## Stated problem A:
In the Schedule 13D excerpt, what is the business office address of CCA, Mr. Julis and Mr. Friedman?

Messrs. Julis and Friedman manage CCA and control entities which own 100% of CCA. Mr. Jonathan M. Heller (“Mr. Heller”), who was included as a reporting person on the Schedule 13D as initially filed on November 9, 2021, is no longer an employee of CCA and is no longer a reporting person.

 

 

The foregoing persons referred to in clauses (i), (ii) and (iii) are hereinafter sometimes collectively referred to as the “Reporting Persons.” Any disclosures herein with respect to persons other than the Reporting Persons are made on information and belief after making inquiry to the appropriate party.

 

 

 

 

 

The filing of this statement shall not be deemed an admission that any Reporting Person is the beneficial owner of the securities reported herein for purposes of Section 13 of the Securities Act of 1934, as amended, or otherwise. Each of Mr. Julis and Mr. Friedman expressly disclaims beneficial ownership of any of the securities held by the Accounts.

   
(b) The address of the business office of CCA, Mr. Julis and Mr. Friedman is 2728 North Harwood Street, 2nd Floor, Dallas, Texas 75201.
   
(c) The principal business of each of the Reporting Persons is investment and/or investment management.
   
(d) & (e) During the last five years, none of the Reporting Persons has been (a) convicted in a criminal proceeding (excluding traffic violations or similar misdemeanors) or (b) party to a civil proceeding of a judicial or administrative body of competent jurisdiction and as a result of such proceeding was or is subject to a judgment, decree or final order enjoining further violations of, or prohibiting or mandating activities subject to, federal or state securities laws or finding any violation with respect to such laws.
   
(f) CCA is a limited liability company organized under the laws of the state of Delaware. Each of Mr. Juli s and Mr. Friedman is a United States citizen.

 

 

 

 

Item 5. INTEREST IN SECURITIES OF THE ISSUER
   
(a)

See rows (11) and (13) of the cover pages to this Schedule 13D for the aggregate number of shares of Common Stock.

 

The percentage reported in this Schedule 13D is calculated based upon 31,623,065 shares of Common Stock outstanding, which includes (i) 19,988,600 shares of Common Stock outstanding as of November 10, 2021 as reported in the Issuer’s Quarterly Report on Form 10-Q filed with the SEC on November 15, 2021, (ii) 10,982,795 shares of Common Stock issued to holders of the Exchangeable Notes in satisfaction of principal, accrued interest and the make-whole payment as reported in the Issuer’s Current Report on Form 8-K filed with the SEC on February 1, 2022 and (iii) 651,670 shares of Common Stock issued under the Issuer’s equity incentive plans.

## Stated problem B:
Convert the rows below, starting at the first line of the rows and ending at the line that contains "When comparing white", into a JSON list of strings with one string per line and blank lines left out. Include only those lines.

## Input for this task:
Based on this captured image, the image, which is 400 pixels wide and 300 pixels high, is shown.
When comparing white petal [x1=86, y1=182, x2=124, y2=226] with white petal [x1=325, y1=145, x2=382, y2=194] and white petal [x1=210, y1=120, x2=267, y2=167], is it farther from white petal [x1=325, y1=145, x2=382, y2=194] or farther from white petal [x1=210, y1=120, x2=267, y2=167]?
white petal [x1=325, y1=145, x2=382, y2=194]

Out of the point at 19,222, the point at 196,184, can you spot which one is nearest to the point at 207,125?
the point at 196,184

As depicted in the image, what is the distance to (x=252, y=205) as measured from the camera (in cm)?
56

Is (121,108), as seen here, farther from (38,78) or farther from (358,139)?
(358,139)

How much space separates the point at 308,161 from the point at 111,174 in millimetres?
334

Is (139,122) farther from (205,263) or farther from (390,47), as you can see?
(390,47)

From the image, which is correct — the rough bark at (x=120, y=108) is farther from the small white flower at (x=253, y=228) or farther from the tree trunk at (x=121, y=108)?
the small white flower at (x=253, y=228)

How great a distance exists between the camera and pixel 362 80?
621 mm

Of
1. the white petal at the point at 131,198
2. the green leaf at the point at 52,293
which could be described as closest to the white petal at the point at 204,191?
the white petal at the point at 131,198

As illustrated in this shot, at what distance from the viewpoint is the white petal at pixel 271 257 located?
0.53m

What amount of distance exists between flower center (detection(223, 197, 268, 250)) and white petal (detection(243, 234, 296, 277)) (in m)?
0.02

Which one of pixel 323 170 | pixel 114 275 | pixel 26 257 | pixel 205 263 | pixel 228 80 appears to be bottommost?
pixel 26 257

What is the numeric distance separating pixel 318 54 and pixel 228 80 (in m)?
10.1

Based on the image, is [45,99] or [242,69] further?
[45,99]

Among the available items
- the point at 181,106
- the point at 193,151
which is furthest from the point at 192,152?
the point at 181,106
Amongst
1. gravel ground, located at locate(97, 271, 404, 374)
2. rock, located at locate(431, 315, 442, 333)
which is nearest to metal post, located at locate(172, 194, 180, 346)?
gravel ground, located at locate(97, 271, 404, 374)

## Exercise result A:
2728 North Harwood Street, 2nd Floor, Dallas, Texas 75201.

## Exercise result B:
[
  "Based on this captured image, the image, which is 400 pixels wide and 300 pixels high, is shown.",
  "When comparing white petal [x1=86, y1=182, x2=124, y2=226] with white petal [x1=325, y1=145, x2=382, y2=194] and white petal [x1=210, y1=120, x2=267, y2=167], is it farther from white petal [x1=325, y1=145, x2=382, y2=194] or farther from white petal [x1=210, y1=120, x2=267, y2=167]?"
]